There were guys on the squad who were put
in slow boats year after year because they didn’t have the height or the
flexibility or the strength or it just kind of worked out that way because
there were too many guys who were bigger and stronger and better rowers than
them. I was lucky. I got a seat on competitive boats most years.
But there was stuff I’d wanted to do that I
hadn’t said out loud, and couldn’t make happen. I’d wanted to excel at coxing,
but when things got too hard, I shut down. I wanted to understand the guys
better, but I gave up when they wouldn’t open up to me. I wanted to be better
friends with my women’s boat, but when they said they couldn’t get close to the
guys, I rolled my eyes. Shutting down when things get too difficult is a
recurring pattern in my life. Sometimes it’s the right thing to do, and sometimes
it isn’t. I know I do it more frequently than I should. Crew taught me I wasn’t
as strong or as smart as I thought I was, the way university physics did. This
is important information.
I’ve ruminated on and on (thank you for
reading), and it’s all ranting and no raving. If you’ve never rowed, you are probably
wondering why on earth I stuck with it. I guess the more appropriate question
would be why I didn’t leave.
If you row, or have rowed, you probably understand. You've probably ranted but not raved about it and your friends and family have said to you "so why are you doing this again?"

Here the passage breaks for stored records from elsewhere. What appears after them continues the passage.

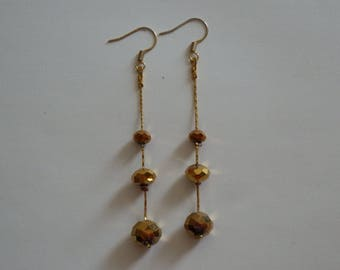 Dangling earrings faceted gold
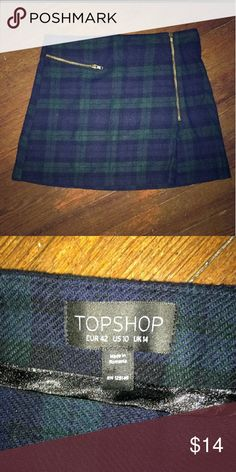 "Topshop plaid mini skirt Navy blue, green and black plaid mini from topshop. No flaws, gold functional zipper. 16"" across and 16"" long Topshop Skirts Mini"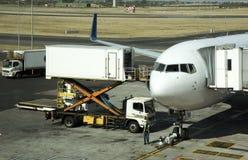 El camión del abastecimiento y scissor la elevación que suministra un avión de pasajeros Foto de archivo libre de regalías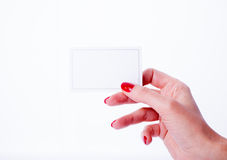 Woman hand holding a white card. On white background Stock Image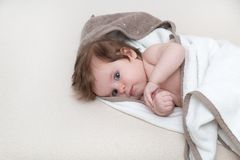 3 month old baby wrapped in towel on white background looking at you. Happy childhood concept Royalty Free Stock Images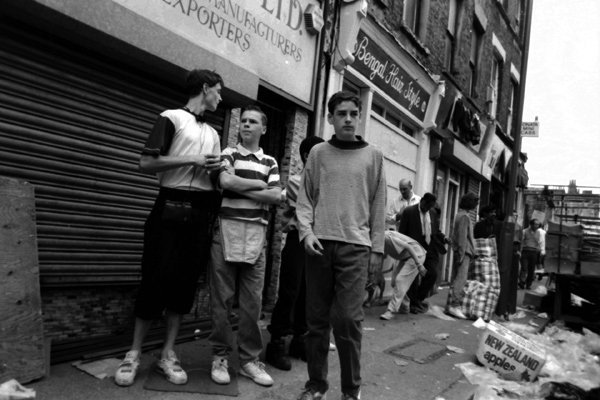 Young men take a break from their market stalls. Sclater Street, London 1985
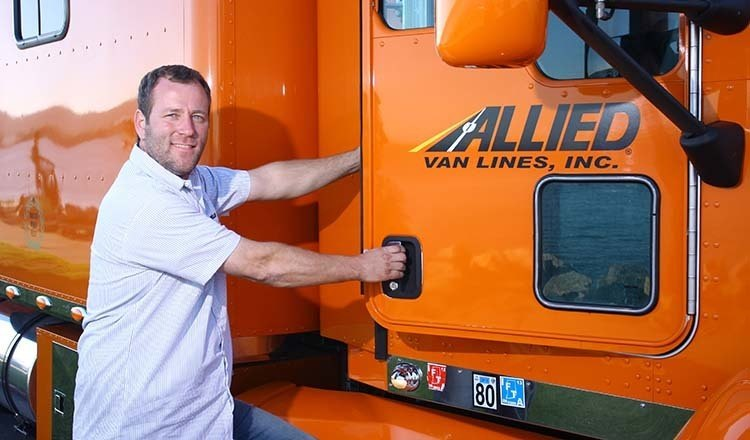Piepho Moving and Storage driver about to get into Allied Van Lines mover truck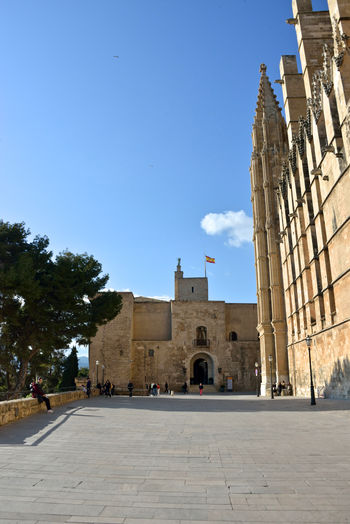 view of Royal Palace and cathedral in Palma di Maiorca Architecture Built Structure Building Exterior The Past Incidental People Religion Travel Destinations Outdoors Royal Palace Cathedral Palma De Mallorca Highlights Building Place Of Worship Belief Travel City History Footpath Sky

If you row, or have rowed, you probably understand. You've probably ranted but not raved about it and your friends and family have said to you "so why are you doing this again?"

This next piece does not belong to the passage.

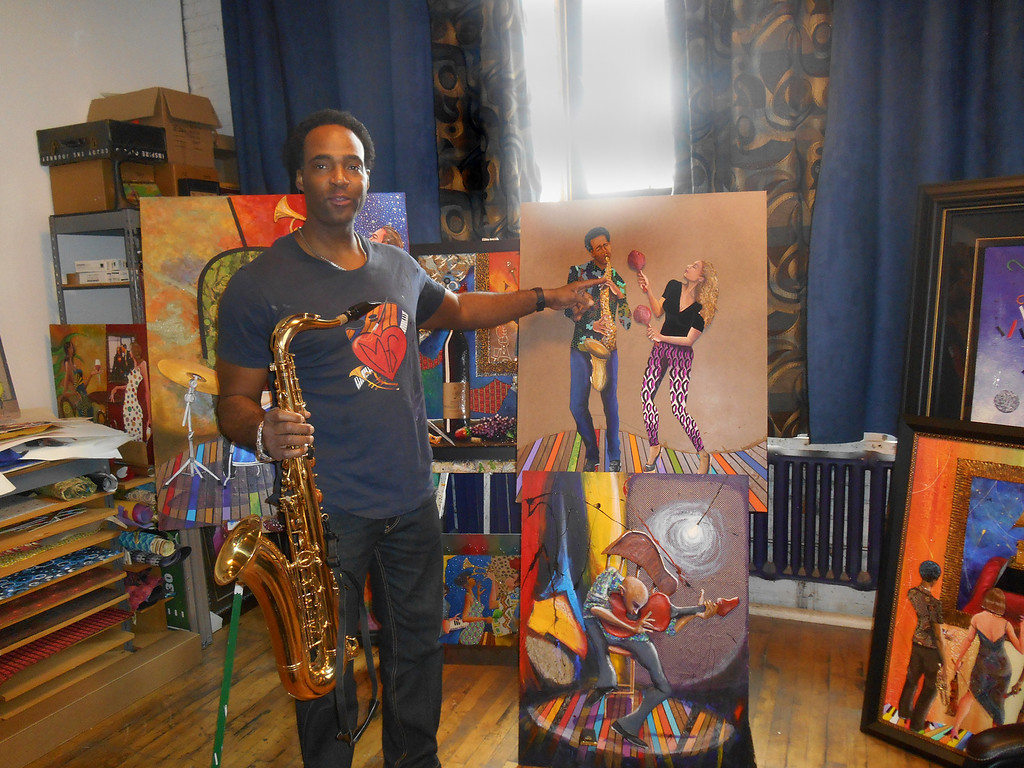 . Marcus Glenn points out the characters representing himself and his wife, Yolanda, which he picked up from his jazz design and put onto a new background to demonstrate his work technique. The picture below, of the man playing a guitar, is his first Flat Life picture, created after 9/11. The light symbolizes not only the light of God, but also the fact that America was in the spotlight after that event, Glenn said. Photo by Nicole M. Robertson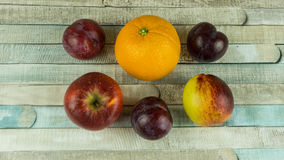 Red apples, nectarine, blue plums and orange Stock Image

I didn’t leave because I didn’t want to be
the third girl to quit. I wanted to be the first girl to stay. I didn’t leave
because if three girls quit, it would seal the fate of any future girls who wanted
to row for our school, as in, it would never happen.

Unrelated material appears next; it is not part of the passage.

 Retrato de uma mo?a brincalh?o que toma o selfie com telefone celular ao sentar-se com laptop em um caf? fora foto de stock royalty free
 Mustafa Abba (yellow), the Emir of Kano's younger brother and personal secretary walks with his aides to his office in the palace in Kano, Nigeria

I didn’t leave because if I met alumni at
work, they would see me as the person who quit, and that would color their view
of me. I lacked a penis. That would have been color enough in this line of
work back then. It might have colored their view of all persons lacking a penis in this line of work. It wouldn't have been the first time something like that happened.
But most of all, I didn’t leave because it
didn’t seem like the thing to do. I know that sounds strange, but it’s
something many of my friends who were in athletics in university say. Quitting
didn’t seem like the thing to do.
In The Shell Game, the author says somewhat
similar about rowing for Yale. The guys who couldn’t handle the training
physically were the first to quit. After that, the cerebral guys who had a very
clear image of what they wanted to happen, but decided that it wasn’t worth the
effort, quit. The guys who were left were the closet fanatics. That’s me. The
one who hadn’t put enough thought into the whole crew thing.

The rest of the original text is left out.